The National Film Board of Canada has been charged with telling “The Canadian Story” and they do a very good job of it. One of their most powerful documentary films is “Waterlife” (2009). It is the story of the Great Lakes. The film documents the flow of water from its head-water to the mouth of the St. Lawrence. It also exposes how this most important source of fresh water is being polluted to new levels by cities like Chicago, Detroit, and of course, Toronto.
Some cities do relatively little to treat their sewage and others do more, but all are far from leaving the water chemical free. Treatment plants were never designed to remove industrial chemicals and the huge amounts of therapeutic treatments which people are taking for medical reasons. For example, more and more fish are being found to be a-sexual (neither male nor female). Scientists speculate that estrogen in the urine of women taking birth control pills goes untreated into the lakes and is the cause of the problem. Heart and other medications pass through the body and end up in our water supply. There is no treatment process for medications and there are literally thousands of drugs and industrial chemicals being dumped in high concentration into our lakes.

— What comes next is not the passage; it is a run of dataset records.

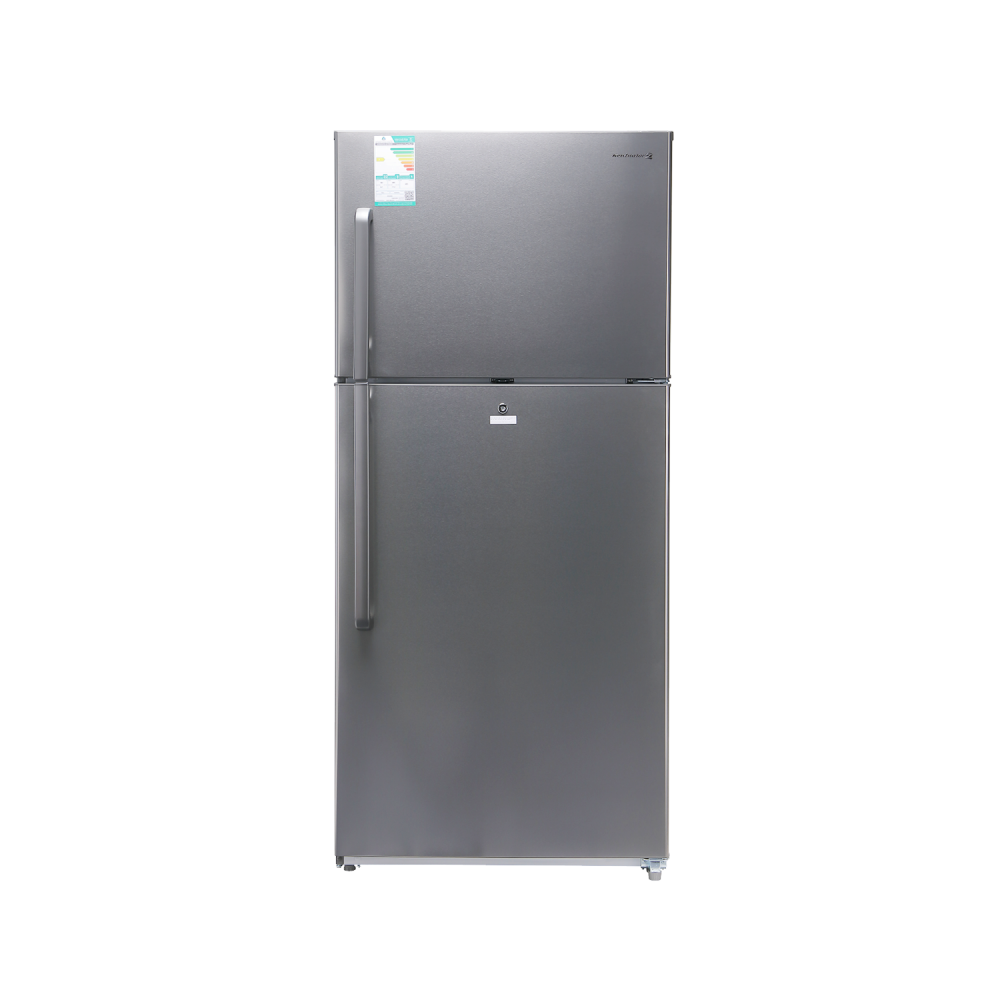 Kelvinator Refrigerator/22.4 cu/ft/2Door/Silver - (KRCH650S)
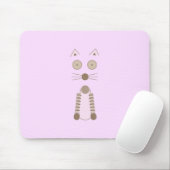 Eenvoudige behuizing muismat (Met muis)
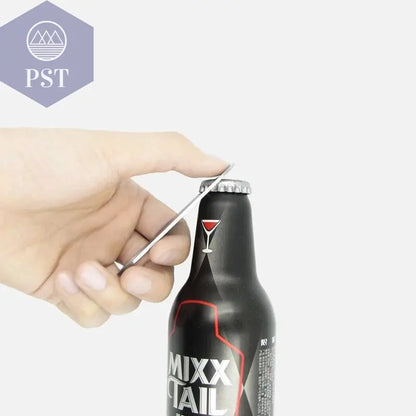 Mini Durable Beer Bottle Opener Stainless Steel Flat Speed Bottle Cap Opener Remover Bar Blade Kitchen Tool - PST PS Tradings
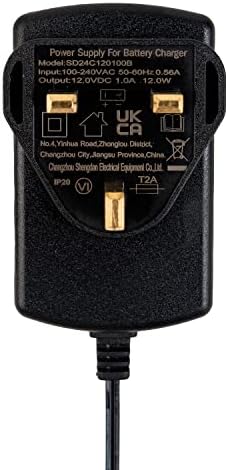 12V Battery Charger for Ride on Toys,12V Battery Charger Ride On Car Compatible with BMX X6 Kid TRAX GMC Wal-Mart Kid TRAX Moto ATV Quad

When I drive though rural south western Ontario, most of what I see growing in the fields is corn. Very little of our land is being used for the production of vegetables. Most of the crops we grow are used for feed to produce meat. These crops are grown with chemical fertilizers and herbicides. The producers of these chemicals claim that they are far more efficient than organic farming and they are not a problem for our water supply; however, this is clearly untrue on several fronts. Organic farmers now claim that their yields are comparable and the costs for equivalent production are far less without the use of chemicals.

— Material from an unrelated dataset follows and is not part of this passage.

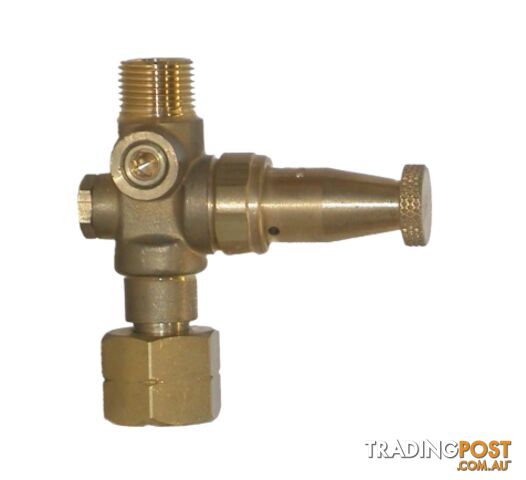 LPG Mini Regulator Inlet : G3/8" LH FM Outlet : G3/8" LH M K44301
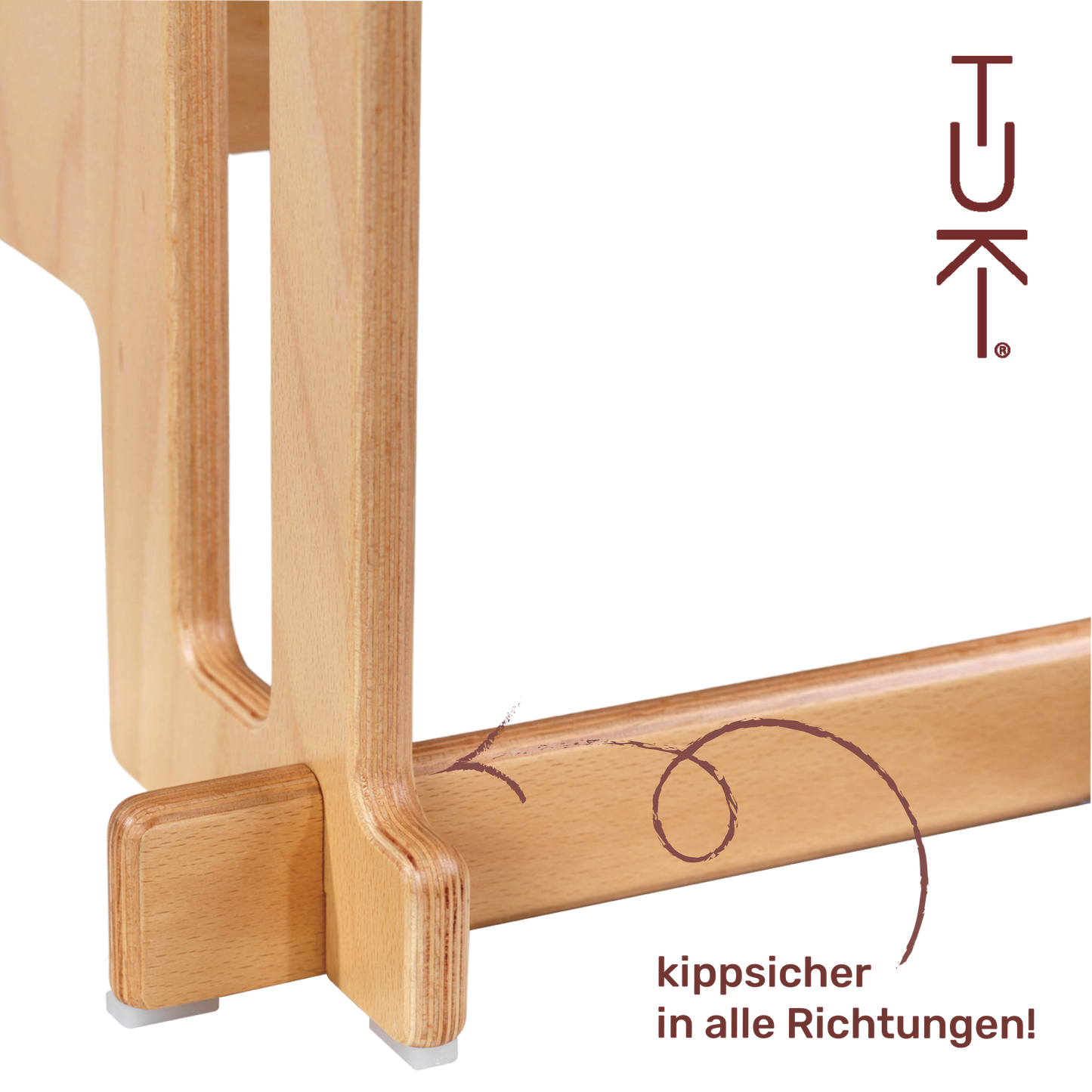 Tuki® Learning Tower White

Are there answers to these difficult problems or are we doomed to self-destruction? For centuries people lived on a small patch of land, grew their own food, and ran their own sewage treatment plants (septic systems) and the water remained pure. Then we all moved to the city and became dependent on others to do for us what we had always done for ourselves and that is when the problems got out of control. Moving more people into less space only intensifies the problem. The “Places to Grow” policy grows cities which are unsustainable and prevents people from moving back to the land. We need un-intensive living and intensive farming (Google it) which are both sustainable. That takes vision and courageous leadership. It isn’t easy making monumental changes but we have no choice – we are racing down a dead end street. “Places to Grow” is a policy which has no future. It prevents people from taking control of their lives, providing for themselves, and building their future on the wisdom of the past.